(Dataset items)

▬▬▬

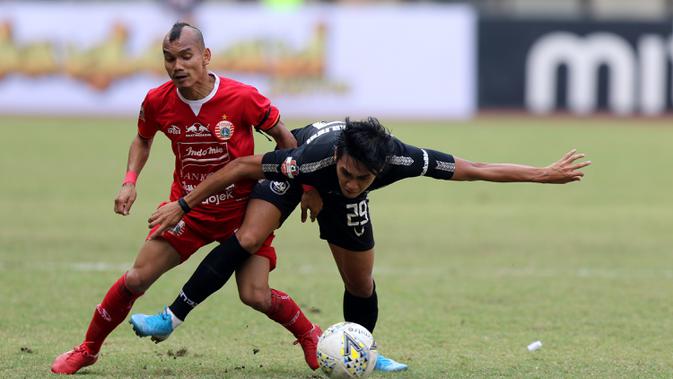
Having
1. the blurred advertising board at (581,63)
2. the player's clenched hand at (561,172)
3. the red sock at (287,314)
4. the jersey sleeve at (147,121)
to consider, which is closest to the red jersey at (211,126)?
the jersey sleeve at (147,121)

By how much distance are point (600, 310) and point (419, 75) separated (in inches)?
757

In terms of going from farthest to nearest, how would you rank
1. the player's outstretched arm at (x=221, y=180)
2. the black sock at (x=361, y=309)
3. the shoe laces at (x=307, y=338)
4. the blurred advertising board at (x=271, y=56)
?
the blurred advertising board at (x=271, y=56) → the black sock at (x=361, y=309) → the shoe laces at (x=307, y=338) → the player's outstretched arm at (x=221, y=180)

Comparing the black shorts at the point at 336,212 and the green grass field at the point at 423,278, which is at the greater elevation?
the black shorts at the point at 336,212

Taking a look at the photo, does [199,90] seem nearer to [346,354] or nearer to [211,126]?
[211,126]

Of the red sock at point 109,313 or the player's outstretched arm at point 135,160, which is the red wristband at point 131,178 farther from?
the red sock at point 109,313

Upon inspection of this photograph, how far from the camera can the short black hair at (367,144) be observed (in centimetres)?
609

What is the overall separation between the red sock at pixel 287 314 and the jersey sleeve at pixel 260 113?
96cm

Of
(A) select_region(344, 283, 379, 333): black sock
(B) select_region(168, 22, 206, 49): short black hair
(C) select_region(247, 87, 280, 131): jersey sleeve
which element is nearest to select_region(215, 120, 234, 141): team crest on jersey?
(C) select_region(247, 87, 280, 131): jersey sleeve

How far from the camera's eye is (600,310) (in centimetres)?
885

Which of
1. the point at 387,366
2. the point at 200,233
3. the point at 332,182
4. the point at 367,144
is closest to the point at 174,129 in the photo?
the point at 200,233

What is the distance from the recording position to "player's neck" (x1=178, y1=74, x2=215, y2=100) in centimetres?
663

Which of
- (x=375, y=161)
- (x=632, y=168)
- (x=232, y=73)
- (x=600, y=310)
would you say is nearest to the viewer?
(x=375, y=161)

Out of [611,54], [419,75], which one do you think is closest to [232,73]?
[419,75]

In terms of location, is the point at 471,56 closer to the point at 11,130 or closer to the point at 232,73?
the point at 232,73
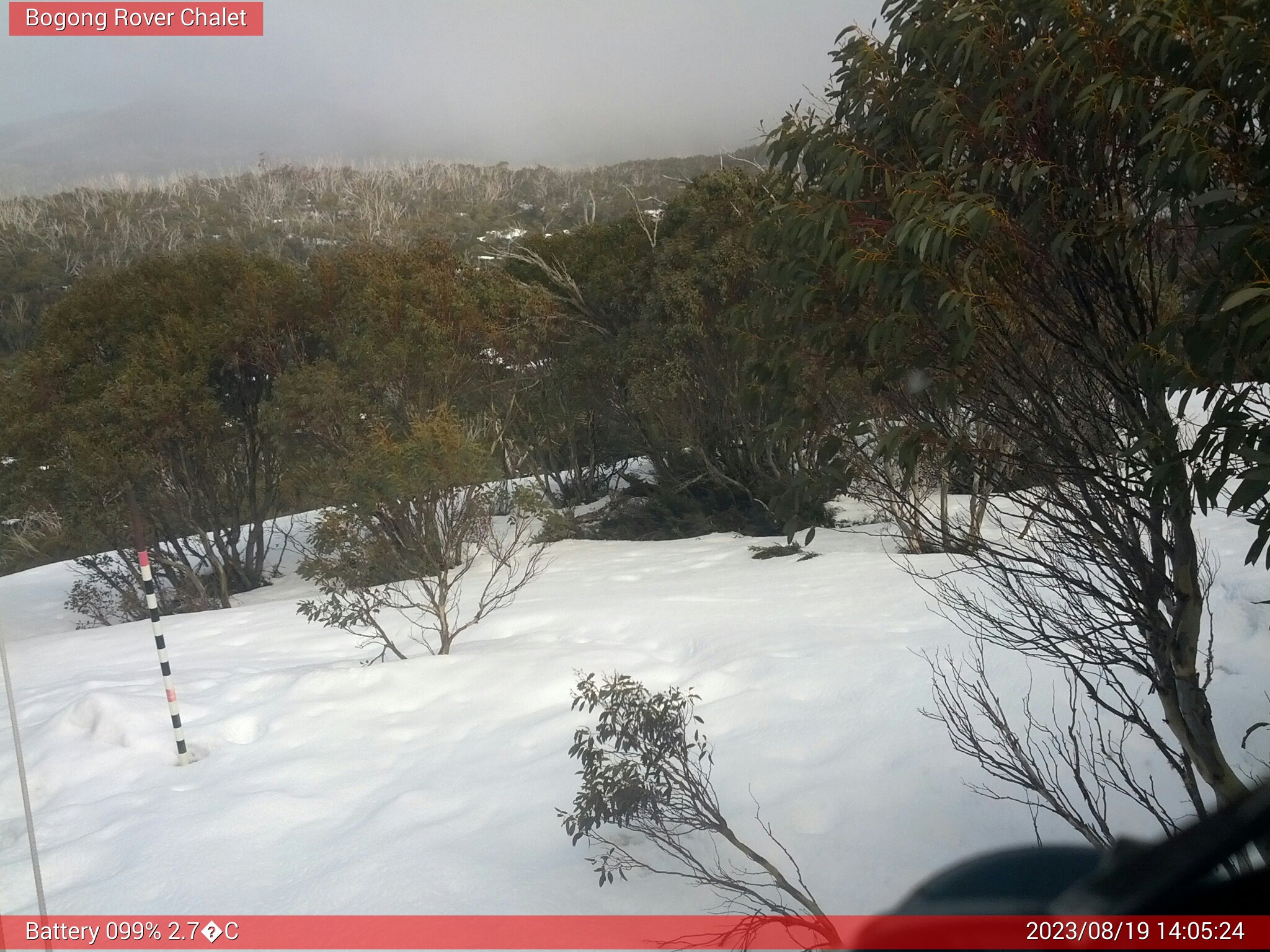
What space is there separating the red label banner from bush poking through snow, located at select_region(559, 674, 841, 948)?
2.97 meters

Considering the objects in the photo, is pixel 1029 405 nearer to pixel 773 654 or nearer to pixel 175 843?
pixel 773 654

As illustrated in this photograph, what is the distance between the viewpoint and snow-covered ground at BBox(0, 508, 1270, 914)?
3.15m

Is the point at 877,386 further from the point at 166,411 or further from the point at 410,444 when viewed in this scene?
the point at 166,411

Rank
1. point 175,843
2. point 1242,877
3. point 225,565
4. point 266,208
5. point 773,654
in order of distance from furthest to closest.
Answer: point 266,208, point 225,565, point 773,654, point 175,843, point 1242,877

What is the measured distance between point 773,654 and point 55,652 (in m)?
6.64

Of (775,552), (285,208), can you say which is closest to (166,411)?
(775,552)

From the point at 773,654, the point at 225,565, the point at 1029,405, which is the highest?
the point at 1029,405

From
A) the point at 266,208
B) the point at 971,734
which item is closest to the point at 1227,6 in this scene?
the point at 971,734

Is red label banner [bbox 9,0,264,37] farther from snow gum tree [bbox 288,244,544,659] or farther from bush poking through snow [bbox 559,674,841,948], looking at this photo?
snow gum tree [bbox 288,244,544,659]

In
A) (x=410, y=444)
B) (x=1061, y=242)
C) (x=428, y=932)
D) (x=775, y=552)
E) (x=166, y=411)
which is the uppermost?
(x=1061, y=242)

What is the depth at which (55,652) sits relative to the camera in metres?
8.29

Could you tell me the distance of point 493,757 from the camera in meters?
4.20

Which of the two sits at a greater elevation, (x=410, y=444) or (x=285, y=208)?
(x=285, y=208)

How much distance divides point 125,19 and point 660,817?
11.2 ft
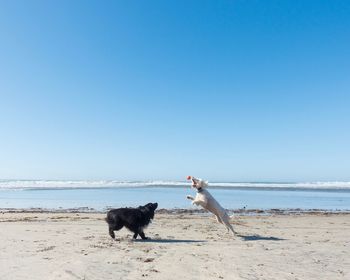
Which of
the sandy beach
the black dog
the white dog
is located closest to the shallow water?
the sandy beach

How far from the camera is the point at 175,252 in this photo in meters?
8.30

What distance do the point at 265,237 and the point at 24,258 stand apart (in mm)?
6231

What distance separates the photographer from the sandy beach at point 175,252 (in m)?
6.52

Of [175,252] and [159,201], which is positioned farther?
[159,201]

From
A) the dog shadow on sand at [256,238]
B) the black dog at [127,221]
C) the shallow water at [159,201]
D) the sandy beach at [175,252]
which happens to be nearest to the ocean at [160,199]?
the shallow water at [159,201]

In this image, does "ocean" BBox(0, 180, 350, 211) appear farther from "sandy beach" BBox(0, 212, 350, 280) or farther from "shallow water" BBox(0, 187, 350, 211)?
"sandy beach" BBox(0, 212, 350, 280)

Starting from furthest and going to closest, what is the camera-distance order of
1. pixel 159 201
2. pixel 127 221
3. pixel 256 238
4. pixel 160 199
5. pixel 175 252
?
pixel 160 199 → pixel 159 201 → pixel 256 238 → pixel 127 221 → pixel 175 252

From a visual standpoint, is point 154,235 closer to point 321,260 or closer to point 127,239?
point 127,239

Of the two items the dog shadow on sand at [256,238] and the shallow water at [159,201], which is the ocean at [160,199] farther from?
the dog shadow on sand at [256,238]

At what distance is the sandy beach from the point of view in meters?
6.52

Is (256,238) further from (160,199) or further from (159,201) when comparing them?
(160,199)

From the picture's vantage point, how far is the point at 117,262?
23.5ft

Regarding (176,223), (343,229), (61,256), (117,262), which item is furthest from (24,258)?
(343,229)

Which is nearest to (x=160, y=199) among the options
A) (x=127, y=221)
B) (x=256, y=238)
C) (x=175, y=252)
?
(x=256, y=238)
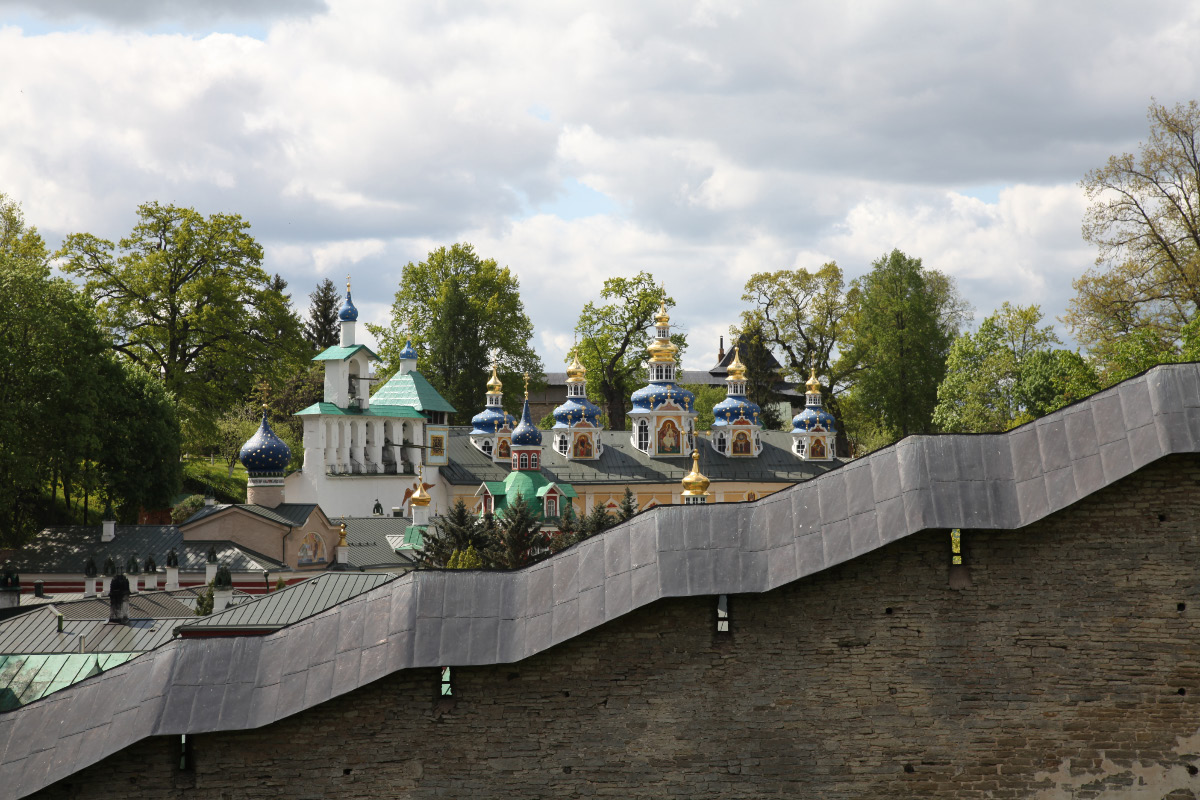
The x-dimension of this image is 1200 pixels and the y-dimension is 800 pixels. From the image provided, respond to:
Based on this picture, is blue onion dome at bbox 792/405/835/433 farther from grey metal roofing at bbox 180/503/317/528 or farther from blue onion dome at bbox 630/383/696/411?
grey metal roofing at bbox 180/503/317/528

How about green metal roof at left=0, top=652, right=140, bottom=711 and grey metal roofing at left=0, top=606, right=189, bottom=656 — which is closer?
green metal roof at left=0, top=652, right=140, bottom=711

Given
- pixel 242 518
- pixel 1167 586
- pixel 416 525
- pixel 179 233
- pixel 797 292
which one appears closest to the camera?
pixel 1167 586

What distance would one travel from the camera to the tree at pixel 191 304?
51656 mm

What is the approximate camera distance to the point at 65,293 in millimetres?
37219

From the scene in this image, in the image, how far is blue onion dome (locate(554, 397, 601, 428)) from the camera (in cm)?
6278

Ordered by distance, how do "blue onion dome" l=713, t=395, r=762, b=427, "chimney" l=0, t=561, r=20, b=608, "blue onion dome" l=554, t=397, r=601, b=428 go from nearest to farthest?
"chimney" l=0, t=561, r=20, b=608
"blue onion dome" l=554, t=397, r=601, b=428
"blue onion dome" l=713, t=395, r=762, b=427

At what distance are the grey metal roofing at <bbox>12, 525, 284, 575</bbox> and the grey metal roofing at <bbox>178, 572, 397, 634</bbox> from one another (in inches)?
497

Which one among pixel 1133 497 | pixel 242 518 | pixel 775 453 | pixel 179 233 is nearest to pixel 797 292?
pixel 775 453

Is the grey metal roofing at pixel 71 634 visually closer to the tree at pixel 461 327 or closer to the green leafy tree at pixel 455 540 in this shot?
the green leafy tree at pixel 455 540

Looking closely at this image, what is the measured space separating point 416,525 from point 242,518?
914 centimetres

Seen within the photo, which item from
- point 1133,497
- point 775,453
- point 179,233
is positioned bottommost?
point 1133,497

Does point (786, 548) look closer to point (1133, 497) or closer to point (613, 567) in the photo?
point (613, 567)

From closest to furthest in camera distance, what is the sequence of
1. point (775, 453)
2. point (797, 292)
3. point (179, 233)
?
point (179, 233), point (775, 453), point (797, 292)

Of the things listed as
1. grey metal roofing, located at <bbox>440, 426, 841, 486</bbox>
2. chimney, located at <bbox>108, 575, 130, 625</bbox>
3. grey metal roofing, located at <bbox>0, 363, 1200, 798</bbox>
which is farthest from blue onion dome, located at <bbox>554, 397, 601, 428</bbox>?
grey metal roofing, located at <bbox>0, 363, 1200, 798</bbox>
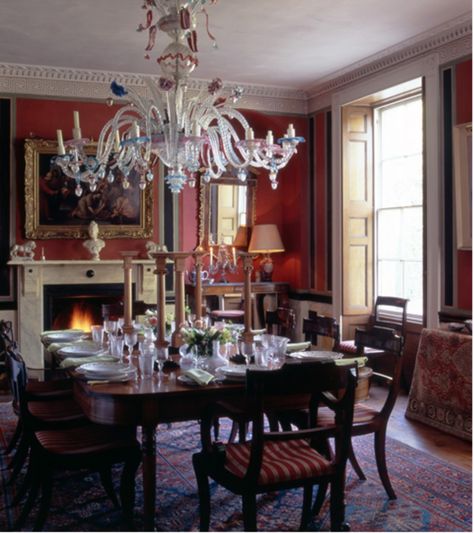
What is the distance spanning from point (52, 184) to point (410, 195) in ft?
11.8

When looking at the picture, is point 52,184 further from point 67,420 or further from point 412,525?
point 412,525

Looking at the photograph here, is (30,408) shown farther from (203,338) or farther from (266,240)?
(266,240)

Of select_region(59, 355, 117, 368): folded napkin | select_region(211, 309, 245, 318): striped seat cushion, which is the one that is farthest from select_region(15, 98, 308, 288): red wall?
select_region(59, 355, 117, 368): folded napkin

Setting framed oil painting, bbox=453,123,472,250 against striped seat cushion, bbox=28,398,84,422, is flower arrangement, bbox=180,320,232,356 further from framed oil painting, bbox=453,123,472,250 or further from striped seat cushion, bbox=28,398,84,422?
framed oil painting, bbox=453,123,472,250

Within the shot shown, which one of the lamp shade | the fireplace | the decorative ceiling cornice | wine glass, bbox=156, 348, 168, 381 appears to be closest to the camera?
wine glass, bbox=156, 348, 168, 381

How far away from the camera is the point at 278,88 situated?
23.9ft

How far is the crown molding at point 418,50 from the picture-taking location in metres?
5.20

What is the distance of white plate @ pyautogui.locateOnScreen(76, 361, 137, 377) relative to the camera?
3.12 meters

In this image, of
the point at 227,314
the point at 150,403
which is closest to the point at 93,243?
the point at 227,314

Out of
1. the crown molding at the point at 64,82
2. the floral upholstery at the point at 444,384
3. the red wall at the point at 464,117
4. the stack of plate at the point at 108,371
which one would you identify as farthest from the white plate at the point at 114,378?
the crown molding at the point at 64,82

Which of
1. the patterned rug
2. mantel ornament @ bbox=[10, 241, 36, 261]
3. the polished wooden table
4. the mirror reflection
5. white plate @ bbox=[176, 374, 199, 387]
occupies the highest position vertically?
the mirror reflection

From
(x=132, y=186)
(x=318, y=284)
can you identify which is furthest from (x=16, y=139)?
(x=318, y=284)

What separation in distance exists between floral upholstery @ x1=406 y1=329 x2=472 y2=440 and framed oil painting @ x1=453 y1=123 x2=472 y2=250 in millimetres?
819

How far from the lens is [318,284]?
7.30 meters
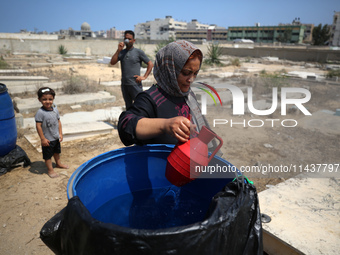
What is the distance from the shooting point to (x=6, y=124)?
3.27 meters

▬▬▬

■ **Problem statement**
Reproduce word for word the lines running from the line with "Setting framed oil" through the end of the data, both included, and nothing else; leave out the pictures.

■ **Result below**
Setting framed oil painting, bbox=453,123,472,250 against striped seat cushion, bbox=28,398,84,422, is flower arrangement, bbox=180,320,232,356 further from framed oil painting, bbox=453,123,472,250 or further from striped seat cushion, bbox=28,398,84,422?
framed oil painting, bbox=453,123,472,250

Within the shot shown, which one of the lamp shade | the fireplace | the decorative ceiling cornice | wine glass, bbox=156, 348, 168, 381 appears to be closest to the camera?
wine glass, bbox=156, 348, 168, 381

How far away from the camera is the point at 278,88 situated?
23.9ft

How far is the crown molding at point 418,50 from the picture-taking location in metres?
5.20

What is the distance of white plate @ pyautogui.locateOnScreen(76, 361, 137, 377) relative to the camera?
3.12 meters

In this image, of
the point at 227,314
the point at 150,403
which is closest to the point at 93,243?
the point at 227,314

Out of
1. the crown molding at the point at 64,82
2. the floral upholstery at the point at 444,384
3. the red wall at the point at 464,117
4. the stack of plate at the point at 108,371
which one would you identify as farthest from the white plate at the point at 114,378?
the crown molding at the point at 64,82

Which of
1. the patterned rug
2. mantel ornament @ bbox=[10, 241, 36, 261]
3. the polished wooden table
4. the mirror reflection
5. white plate @ bbox=[176, 374, 199, 387]
occupies the highest position vertically?
the mirror reflection

From
(x=132, y=186)
(x=318, y=284)
can you identify which is furthest from (x=16, y=139)?
(x=318, y=284)

What separation in distance exists between floral upholstery @ x1=406 y1=329 x2=472 y2=440 and framed oil painting @ x1=453 y1=123 x2=472 y2=250 in millimetres?
819

How far from the lens is [318,284]?
7.30 meters
What is the distance from the shooting point to (x=6, y=124)?
3.27 meters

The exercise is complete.